TASK OBJECTIVE: Turn the material below into a JSON list of strings, one string per line and no blank lines, from its first line up to and including the line with "0.75 metres".

DATA SUPPLIED:

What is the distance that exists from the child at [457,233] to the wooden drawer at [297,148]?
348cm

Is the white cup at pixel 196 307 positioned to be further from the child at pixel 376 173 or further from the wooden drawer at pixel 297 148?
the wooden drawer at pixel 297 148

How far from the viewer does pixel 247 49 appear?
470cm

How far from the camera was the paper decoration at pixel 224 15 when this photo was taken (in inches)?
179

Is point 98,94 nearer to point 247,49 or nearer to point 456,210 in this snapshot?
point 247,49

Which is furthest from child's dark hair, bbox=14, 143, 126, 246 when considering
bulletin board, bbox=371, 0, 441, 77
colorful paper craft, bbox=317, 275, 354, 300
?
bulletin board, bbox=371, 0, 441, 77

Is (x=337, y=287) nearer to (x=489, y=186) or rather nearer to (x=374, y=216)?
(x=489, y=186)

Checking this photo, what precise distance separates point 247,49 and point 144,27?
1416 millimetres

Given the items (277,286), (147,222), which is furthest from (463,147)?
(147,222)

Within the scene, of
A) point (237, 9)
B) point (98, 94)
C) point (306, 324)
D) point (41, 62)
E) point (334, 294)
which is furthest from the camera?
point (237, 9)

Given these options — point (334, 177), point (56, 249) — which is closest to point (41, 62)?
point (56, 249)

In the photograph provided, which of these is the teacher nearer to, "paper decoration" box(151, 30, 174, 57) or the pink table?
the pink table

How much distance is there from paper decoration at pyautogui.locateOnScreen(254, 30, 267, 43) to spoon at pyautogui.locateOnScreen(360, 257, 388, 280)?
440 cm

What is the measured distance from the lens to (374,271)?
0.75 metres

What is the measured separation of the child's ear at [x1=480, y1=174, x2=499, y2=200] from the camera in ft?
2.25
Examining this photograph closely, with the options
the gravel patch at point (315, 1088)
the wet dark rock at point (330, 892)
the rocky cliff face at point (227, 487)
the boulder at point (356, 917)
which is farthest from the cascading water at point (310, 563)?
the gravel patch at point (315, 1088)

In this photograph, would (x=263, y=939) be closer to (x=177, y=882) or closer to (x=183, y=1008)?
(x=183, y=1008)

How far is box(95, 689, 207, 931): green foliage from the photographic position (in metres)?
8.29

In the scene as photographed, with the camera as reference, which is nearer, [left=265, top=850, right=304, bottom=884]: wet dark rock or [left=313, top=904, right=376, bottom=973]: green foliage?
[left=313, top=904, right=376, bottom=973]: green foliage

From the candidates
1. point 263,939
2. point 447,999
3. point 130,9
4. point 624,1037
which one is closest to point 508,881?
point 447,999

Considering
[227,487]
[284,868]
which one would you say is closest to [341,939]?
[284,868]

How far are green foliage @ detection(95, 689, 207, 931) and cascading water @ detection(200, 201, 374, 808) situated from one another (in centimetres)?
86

SOLUTION TO THIS EXERCISE:
[
  "What is the distance that exists from the child at [457,233] to the wooden drawer at [297,148]?",
  "348cm",
  "Is the white cup at pixel 196 307 positioned to be further from the child at pixel 376 173 or further from the wooden drawer at pixel 297 148?",
  "the wooden drawer at pixel 297 148",
  "How far from the viewer does pixel 247 49 appear?",
  "470cm",
  "How far from the camera was the paper decoration at pixel 224 15 when this photo was taken (in inches)?",
  "179",
  "Is point 98,94 nearer to point 247,49 or nearer to point 456,210 in this snapshot?",
  "point 247,49",
  "Which is furthest from child's dark hair, bbox=14, 143, 126, 246 when considering",
  "bulletin board, bbox=371, 0, 441, 77",
  "colorful paper craft, bbox=317, 275, 354, 300",
  "?",
  "bulletin board, bbox=371, 0, 441, 77",
  "Is (x=337, y=287) nearer to (x=489, y=186) or rather nearer to (x=374, y=216)?",
  "(x=489, y=186)",
  "Checking this photo, what precise distance separates point 247,49 and point 144,27?",
  "1416 millimetres",
  "Given the items (277,286), (147,222), which is furthest from (463,147)?",
  "(147,222)",
  "Within the scene, of",
  "A) point (237, 9)",
  "B) point (98, 94)",
  "C) point (306, 324)",
  "D) point (41, 62)",
  "E) point (334, 294)",
  "which is furthest from the camera?",
  "point (237, 9)",
  "Given these options — point (334, 177), point (56, 249) — which is closest to point (41, 62)?",
  "point (56, 249)",
  "In the photograph provided, which of these is the teacher nearer to, \"paper decoration\" box(151, 30, 174, 57) or the pink table?",
  "the pink table",
  "How much distance is there from paper decoration at pyautogui.locateOnScreen(254, 30, 267, 43) to spoon at pyautogui.locateOnScreen(360, 257, 388, 280)?",
  "440 cm",
  "What is the measured distance from the lens to (374,271)?",
  "0.75 metres"
]